→ Task data:
──────────────────────────────
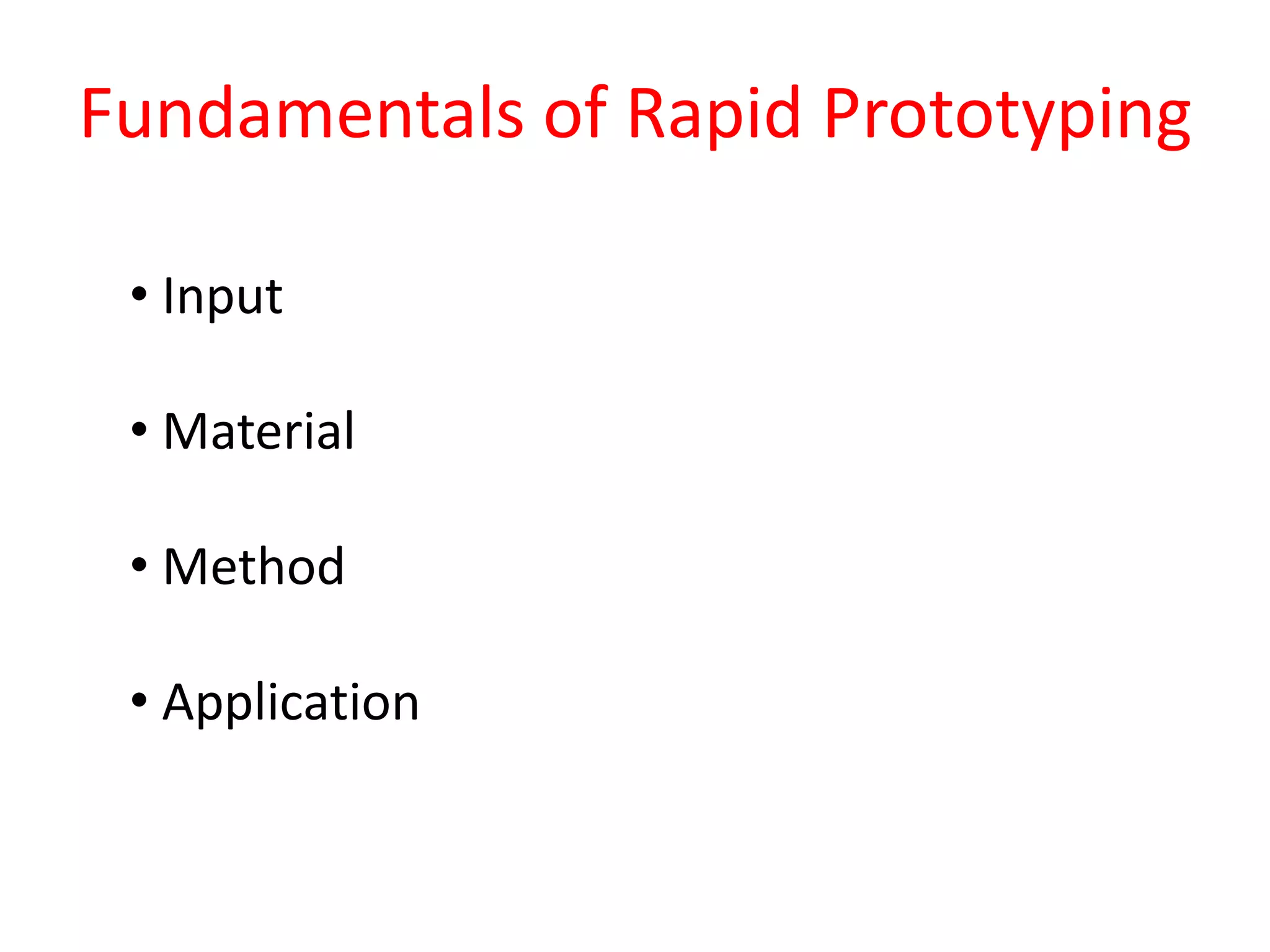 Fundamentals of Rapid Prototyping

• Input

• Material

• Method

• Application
──────────────────────────────
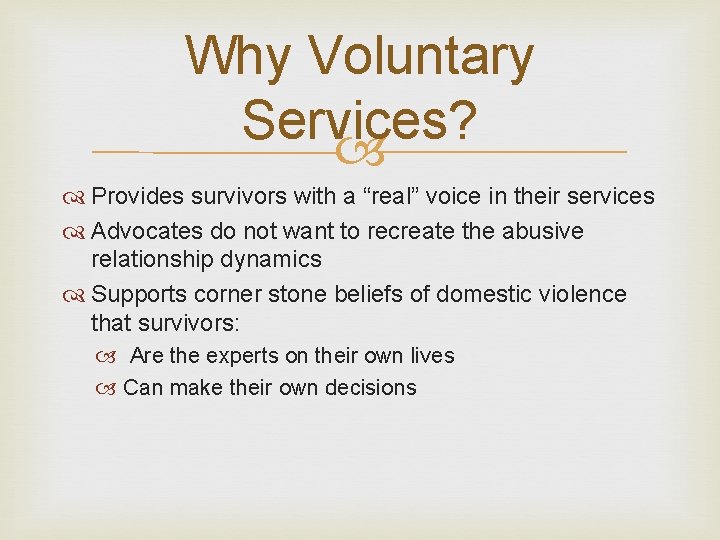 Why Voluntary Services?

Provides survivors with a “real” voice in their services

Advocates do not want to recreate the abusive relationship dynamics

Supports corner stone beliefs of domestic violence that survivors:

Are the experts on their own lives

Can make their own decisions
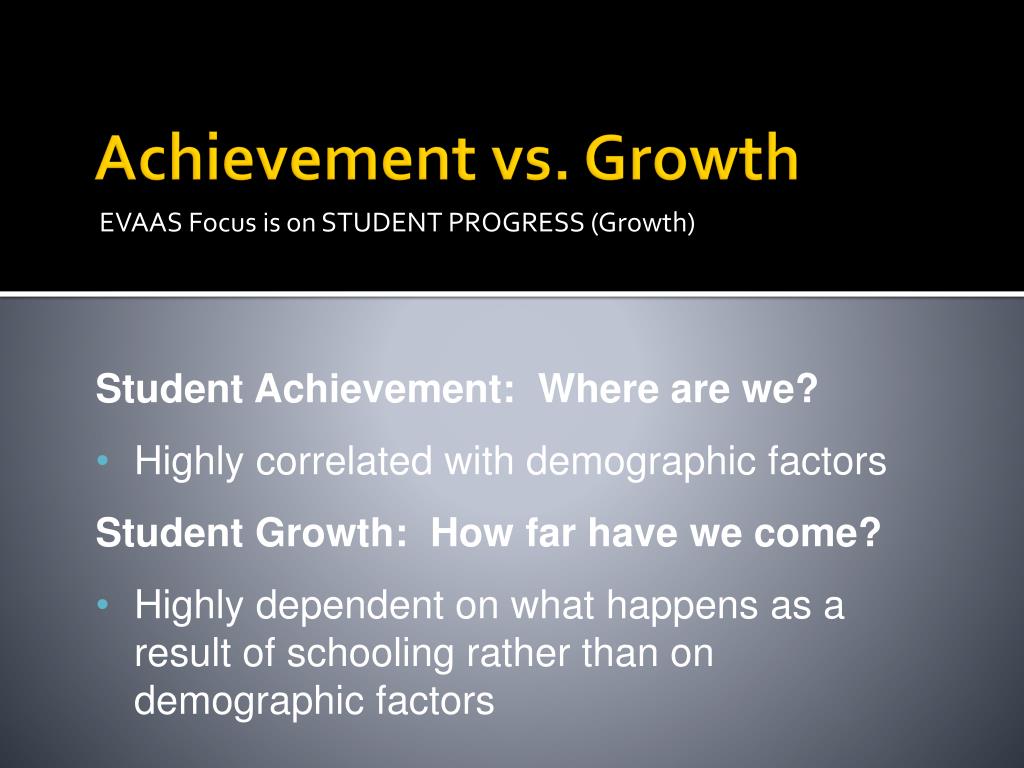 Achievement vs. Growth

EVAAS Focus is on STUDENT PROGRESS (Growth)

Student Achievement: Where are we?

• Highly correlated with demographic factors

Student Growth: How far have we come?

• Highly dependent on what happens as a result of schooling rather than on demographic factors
──────────────────────────────
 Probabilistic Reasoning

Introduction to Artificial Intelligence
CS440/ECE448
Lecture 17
──────────────────────────────
→ What to do: Lines above that include the string "survivors" need to be copied.

→ Your response:
Provides survivors with a “real” voice in their services
Supports corner stone beliefs of domestic violence that survivors:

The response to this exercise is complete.